→ **Yapılacak görevler**
a: Kütüphane kullanıcı eğitimi metninden "2- Öğrenciler kendi" sözlerinin geçtiği yerden başlayıp "göre şekillendiği görülmüştür." sözlerinden sonra biten bölümü olduğu gibi yazın.
b: Kütüphane kullanıcı eğitimi metnine göre bu eğitimin amaçlarını ilk kez kim ortaya koymuştur?
c: Kütüphane kullanıcı eğitimi metnini kaldığı yerden devam ettirin.

____ Verilen metin

Üniversite kütüphanelerinin görevlerinden biri de kullanıcıların kütüphane ve bilgi kaynaklarından verimli bir şekilde yararlanması amacıyla kullanıcı eğitim programları vermektir. Kütüphane kullanıcı eğitiminin amaçları ilk olarak 1876 yılında ALA’nın bir konferansında O. H. Robinson tarafından ortaya konmuştur (Wilson, 1995). Günümüz şartlarında da geçerliğini sürdürmekte olan bu amaçlar şunlardır:

1- Öğrencilerin eleştirel düşünmede kitapların değerini anlayabilecek bir “ayırt edicilik yeteneği”ne gereksinimleri vardır,

2- Öğrenciler kendi kendine öğrenebilir bireyler olmalıdırlar,

3- Öğrencilerin yaşam boyu öğrenen bireyler olabilmesi için sürekli okumaya ve çalışmaya gereksinimleri vardır (Tiefel, 1995).

Görüleceği gibi kullanıcı eğitim programlarının hedefinde kendi kendine öğrenebilen, eleştirel düşünebilen ve karşılaşılan sorunun çözümünde gereksinim duyulan bilgiyi elde etme becerisine sahip olan bir kullanıcı kitlesi oluşturmak vardır. Bilgi kaynaklarının basılı ortamda olduğu dönemde kütüphanelerin yürüttüğü kullanıcı eğitim programları bu kaynakların kullanımı ile sınırlı kalmıştır. Ancak bilgi ve iletişim teknolojilerinde yaşanan gelişmelerle, bilgi kayıt ortamlarının basılıdan elektronik ortama taşınması, bilgi kaynaklarının paylaşımında ağların yoğun biçimde kullanılması ile birlikte eğitim programlarının da zaman içinde bu değişime göre şekillendiği görülmüştür.

________
____ Kayıtlı veriler

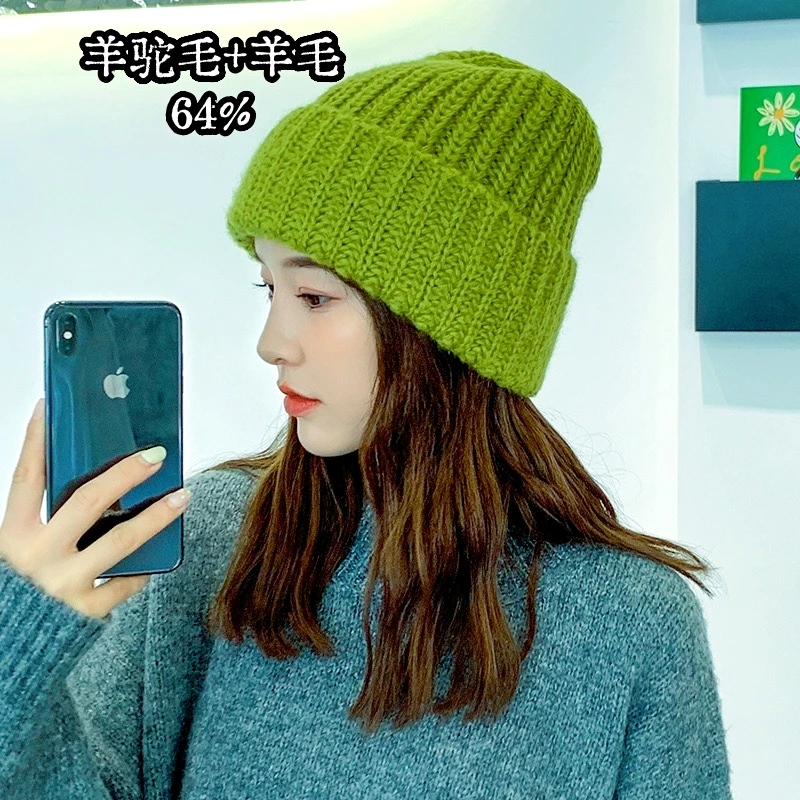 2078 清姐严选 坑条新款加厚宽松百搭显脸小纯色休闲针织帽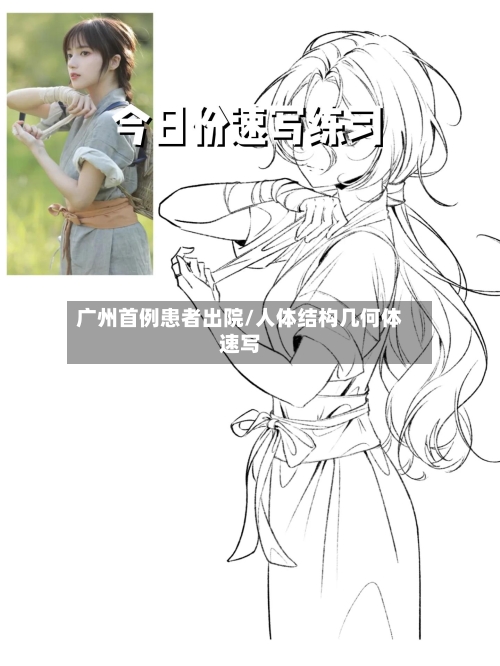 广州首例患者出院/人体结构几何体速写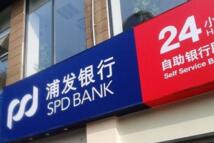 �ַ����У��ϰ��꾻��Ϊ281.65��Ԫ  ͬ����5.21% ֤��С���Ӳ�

________
____ Kayıtlı veriler

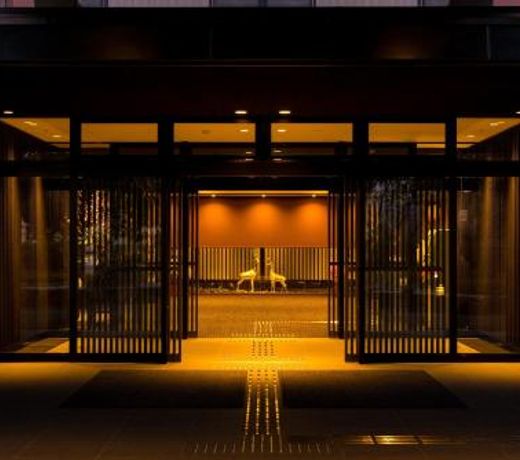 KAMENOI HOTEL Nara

________

→ **Görev yanıtları**
a:
2- Öğrenciler kendi kendine öğrenebilir bireyler olmalıdırlar,

3- Öğrencilerin yaşam boyu öğrenen bireyler olabilmesi için sürekli okumaya ve çalışmaya gereksinimleri vardır (Tiefel, 1995).

Görüleceği gibi kullanıcı eğitim programlarının hedefinde kendi kendine öğrenebilen, eleştirel düşünebilen ve karşılaşılan sorunun çözümünde gereksinim duyulan bilgiyi elde etme becerisine sahip olan bir kullanıcı kitlesi oluşturmak vardır. Bilgi kaynaklarının basılı ortamda olduğu dönemde kütüphanelerin yürüttüğü kullanıcı eğitim programları bu kaynakların kullanımı ile sınırlı kalmıştır. Ancak bilgi ve iletişim teknolojilerinde yaşanan gelişmelerle, bilgi kayıt ortamlarının basılıdan elektronik ortama taşınması, bilgi kaynaklarının paylaşımında ağların yoğun biçimde kullanılması ile birlikte eğitim programlarının da zaman içinde bu değişime göre şekillendiği görülmüştür.

b: O. H. Robinson, 1876 yılında ALA'nın bir konferansında.

c:
Günümüzde kullanıcı eğitim programları bilgi okuryazarlığı programları adıyla yeniden yapılandırılarak devam etmektedir. Bilgi okuryazarlığı becerilerinin öğrencilere yükseköğretim düzeyinde kazandırılmasına yönelik programlar, gelişmiş ülke üniversitelerinde özellikle de kütüphanelerinin önderliğinde uzun zamandır yürütülmektedir. Bu programların içeriği gereksinim ve hedef gruplara göre farklılık göstermesine karşın, programların temel hedefi bilgi toplumunda gereksinim duyulan insan profili olan bilgiye dayalı karar verme ve sorun çözme becerileri ile donatılmış bireyler yetiştirmektir. Teknolojik gelişmelerin özellikle bilginin üretim ve paylaşımında gelenekselin ötesinde olanaklar sunması nedeniyle bilgi erişimi ve kullanımı sürecinde teknolojinin etkin kullanımı becerisi de bilgi okuryazarlığının önemli unsurlarından biri haline gelmiştir. Bu nedenle bilgi okuryazarlığı teknolojiye koşut olarak ortaya çıkan ağ okuryazarlığı, bilgisayar okuryazarlığı, teknoloji okuryazarlığı, çoklu-ortam okuryazarlığı, web okuryazarlığı, medya okuryazarlığı, eleştirel okuryazarlık vb. gibi becerilerin tümünü kapsayacak biçimde ele alınmaktadır. (Snavely ve Cooper, 1997; Owushu-Ansah, 2003).

Bu yaklaşımla Bruce (1997)’a göre yükseköğretim düzeyinde oluşturulması planlanan bilgi okuryazarlığı becerilerinin yedi boyutta ele alınması mümkündür. Bunlar:

1. Bilgi teknolojisinin kullanımı becerisi: Bilgi okuryazarlığının merkezinde bilgi erişimi ve iletimi için gerekli olan bilgi teknolojisi kullanımı becerileri vardır. Teknoloji kullanılarak bilginin aranması, elde edilmesi ve kullanılması becerileri ön plandadır.

2. Bilgi kaynaklarının kullanımı becerisi: Bilgi okuryazarlığı elektronik ortamı da içeren bilgi kaynaklarındaki bilginin bulunmasına ilişkin beceriler olarak görülür.

(7)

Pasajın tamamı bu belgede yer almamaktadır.